The Washington PostDemocracy Dies in Darkness

Researchers have discovered a new and surprising racial bias in the criminal justice system

February 24, 2016 at 8:48 a.m. EST
(Amy Cavenaile/The Washington Post; iStock)

For a nation as diverse as the United States, the judiciary is quite male and white. In theory, this shouldn’t matter. Judges are supposed to be impartial — as boring as “umpires,” in the famous words of Chief Justice John Roberts.

In practice, of course, it's much messier. People can’t help but see the world through the lens of their own experiences. A recent report by two sociologists showed that white federal judges are about four times more likely to dismiss race discrimination cases outright. Another analysis found that they are half as likely as black federal judges to rule in favor of people alleging racial harassment in the workplace. 

“Since African American judges have likely experienced discrimination themselves, they can recognize more complex and subtle forms of racial harassment,” the authors argue.

But in criminal cases, the evidence has been blurrier. Just because black judges might understand more about the black experience doesn’t mean that they’re more sympathetic toward black criminals. In fact, a surprising new study shows that judges in Louisiana — white or black — actually give longer sentences to juvenile offenders of their own race.

“It was a little bit shocking at first,” says Briggs Depew, an assistant professor at LSU and co-author on the paper, which was released as a draft by the National Bureau of Economic Research on Monday.

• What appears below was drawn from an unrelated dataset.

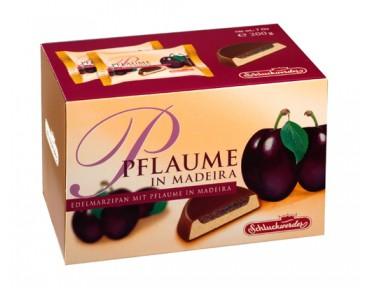 Schluckwerder Pflaume In Madeira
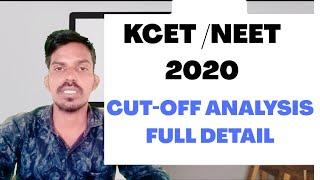 KCET /NEET CUT OFF ANALYSER FULL DETAILS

Depew and his colleagues, Ozkan Eren and Naci Mocan, found that when a black judge rules on a black defendant, or when a white judge rules on a white defendant, the sentences are about 14 percent longer. Also, the judges are about 5 percent more likely to recommend jail time instead of probation for defendants of the same race.

The study hinges on the fact that these cases are assigned randomly. There’s no telling whether a black judge or a white judge will handle someone’s hearing. The researchers also controlled for the age and gender of the defendants, the place where the crime was committed, and the average tendencies of each judge. They focused on cases in which the defendants already plead guilty, so the judges were only in charge of deciding the terms of the punishment. 

In other words, there are few alternative explanations for this pattern of racial bias. Judges in Louisiana, it seems, are systematically treating similar defendants differently. And, unexpectedly, they are more lenient on defendants who are of a different race.

The researchers have a few theories for why this might be.

First, it could have something to do with the race of the victims. There wasn’t any information about that in the Louisiana data, but the researchers note that national statistics show white people are more likely to be victims of crimes perpetrated by white people. Correspondingly, black people are more likely to be victims of black crimes. Judges may be more sympathetic toward victims of their own race, and may mete out more severe punishments to those who perpetrate such crimes, regardless if they are white or black.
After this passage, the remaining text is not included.